Однако отозвался в нем другой голос:

«Что за дешевое комедиантство, что ты за паяц! Пусть бы ты даже и сделал так, это не перестало бы быть смешным и фальшивым. Разве она неправа, что уже завтра утром я могу усомниться в своей любви к ней?… Разве один только факт невозможности дать ей и ребенку пристойных условий существования не отравит каждый миг их жизни?… К тому же следует добавить мучительное осознание, осознание, которое не отступит ни на миг, осознание того, что она принадлежала этому Малиновскому, что она его… любила, она, которая теперь сомневается в большом, выстраданном чувстве человека, наиболее ей близкого…»
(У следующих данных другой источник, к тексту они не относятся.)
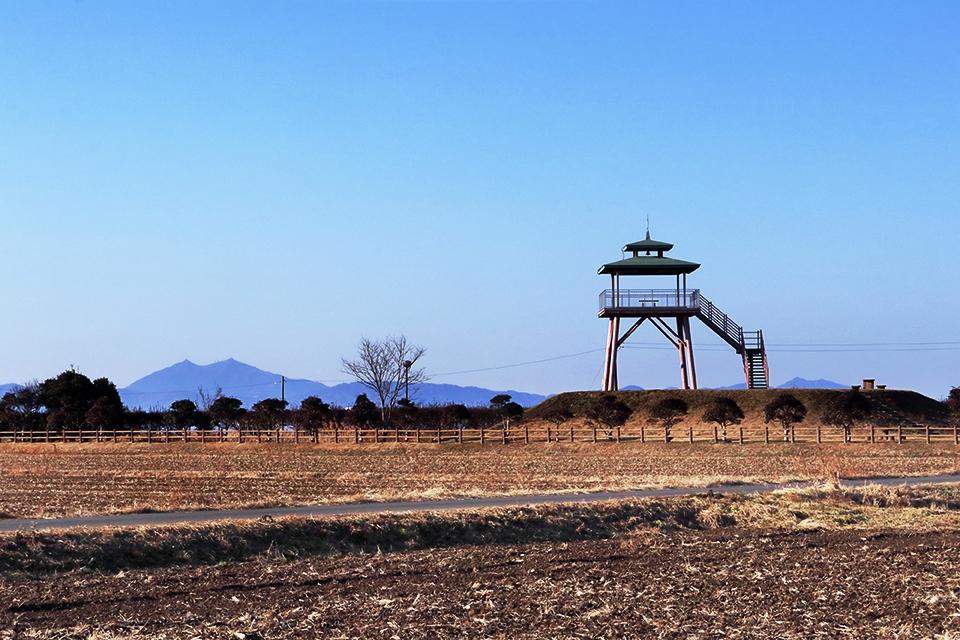 美浦村にある大須賀津農村公園の展望台画像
– А кроме того, – снова начала Богна, – кроме того, я себе не принадлежу. И вы, зная меня, как, возможно, никто другой, прекрасно это понимаете, дорогой мой господин Стефан. Я не принадлежу себе. У меня есть ребенок и муж. У меня есть обязанности по отношению к ним. У меня есть больше, чем обязанности: я понимаю, что без меня Эварист может снова оказаться в дурной ситуации…

Борович опустил глаза:

– Вы его любите?…

Она качнула головой:

– Нет.

– Тогда я не понимаю!

– Я его любила, – ответила она спокойно. – Вы ведь знаете. А сегодня… сегодня моя судьба связана с его судьбой.

Он вскочил с места.

– Богна! Подумайте же! Ведь это отвратительно, ведь вы не отыщете ни одного человека на земле, который не назвал бы это безумием! Что может вас с ним объединять?… Ведь вы не привязаны к нему!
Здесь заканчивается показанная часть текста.